**** Excerpt

Anti-fracking campaigners defend their lock-on protest at Horse Hill

The risks posed by the oil industry justified a protest outside an exploratory drilling site near Gatwick airport, a court heard this morning.

Two anti-fracking campaigners said the industry was dangerous and its threat to the environment was urgent.

The comments came in statements from Samantha Gibson, of Southampton, and Isabelle Bish, of Portsmouth, at the end of their trial at Guildford Magistrates Court. They denied a charge of obstructing the highway during a lock-on protest outside the gate to the Horse Hill well in Surrey in October last year.

Both argued that their protest had been lawful and justified. Miss Gibson, who is pregnant, told the court:

“Whatever the outcome I have absolutely no regrets. Our protest was proportionate, lawful and essential. Protecting the water is not a crime.

“Any future action I may take will be out of a real acknowledgement of the urgency of the situation and in full knowledge off the dangers of this industry and they will be for all of your children and for my unborn son.”

Miss Bish, who alleged she had been assaulted outside the site a few days before the protest, said:

“Regardless of the outcome of this trial, I will continue to exercise my democratic right to protest peacefully. This is a very dangerous industry and to stand by and do nothing would be unacceptable and my conscience would not allow me to do so.

“Having been violently assaulted at the same location only six days earlier, I strongly urge all people from whatever side of this issue to desist from any violence and urge the authorities to pursue allegations of violence with at least the same enthusiasm and resource as they have pursued our peaceful demonstration.”

Jonathan Edwards, prosecuting, said the women had glued their hands together inside a chimney pot. Police asked them to move several times but they said they were unable to do so. After about four hours they were separated by a specialist police team and arrested.

Mr Edwards said the protest prevented a lorry delivering to the site and therefore caused an obstruction. He said the women intended to remain outside the site indefinitely, until they were removed by the police.

“They designed the lock-on to delay removal for as long as possible” he said. “It is not reasonable to protest in the way that they did”.

Laura Vernon-Collier, for the two women, said there was a lawful excuse for their protest.

********

#### [Prompt 1]
Quote the article about the Horse Hill protest word for word, beginning at the words "The risks posed" and stopping after the words "not a crime.".
The records that follow are unrelated to the article about the Horse Hill protest.

**** Information provided

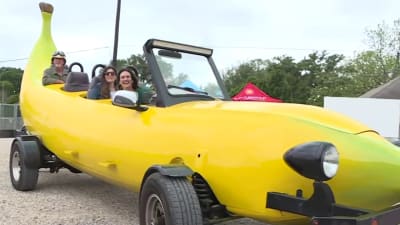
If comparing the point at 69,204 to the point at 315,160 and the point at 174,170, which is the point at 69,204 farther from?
the point at 315,160

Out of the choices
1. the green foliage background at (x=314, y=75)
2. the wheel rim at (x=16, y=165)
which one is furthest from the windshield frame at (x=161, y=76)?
the green foliage background at (x=314, y=75)

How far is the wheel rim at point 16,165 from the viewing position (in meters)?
7.30

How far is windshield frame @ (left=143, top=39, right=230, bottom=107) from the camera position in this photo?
4656mm

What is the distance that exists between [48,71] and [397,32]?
38.6 metres

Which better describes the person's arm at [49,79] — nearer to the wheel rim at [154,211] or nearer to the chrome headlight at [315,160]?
the wheel rim at [154,211]

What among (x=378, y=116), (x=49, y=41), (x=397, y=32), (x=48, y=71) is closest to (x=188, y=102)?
(x=48, y=71)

********

#### [Prompt 2]
Print every one of the records above word for word, omitting the pictures.

#### [Task result 1]
The risks posed by the oil industry justified a protest outside an exploratory drilling site near Gatwick airport, a court heard this morning.

Two anti-fracking campaigners said the industry was dangerous and its threat to the environment was urgent.

The comments came in statements from Samantha Gibson, of Southampton, and Isabelle Bish, of Portsmouth, at the end of their trial at Guildford Magistrates Court. They denied a charge of obstructing the highway during a lock-on protest outside the gate to the Horse Hill well in Surrey in October last year.

Both argued that their protest had been lawful and justified. Miss Gibson, who is pregnant, told the court:

“Whatever the outcome I have absolutely no regrets. Our protest was proportionate, lawful and essential. Protecting the water is not a crime.

#### [Task result 2]
If comparing the point at 69,204 to the point at 315,160 and the point at 174,170, which is the point at 69,204 farther from?
the point at 315,160

Out of the choices
1. the green foliage background at (x=314, y=75)
2. the wheel rim at (x=16, y=165)
which one is furthest from the windshield frame at (x=161, y=76)?
the green foliage background at (x=314, y=75)

How far is the wheel rim at point 16,165 from the viewing position (in meters)?
7.30

How far is windshield frame @ (left=143, top=39, right=230, bottom=107) from the camera position in this photo?
4656mm

What is the distance that exists between [48,71] and [397,32]?
38.6 metres

Which better describes the person's arm at [49,79] — nearer to the wheel rim at [154,211] or nearer to the chrome headlight at [315,160]?
the wheel rim at [154,211]

What among (x=378, y=116), (x=49, y=41), (x=397, y=32), (x=48, y=71) is closest to (x=188, y=102)?
(x=48, y=71)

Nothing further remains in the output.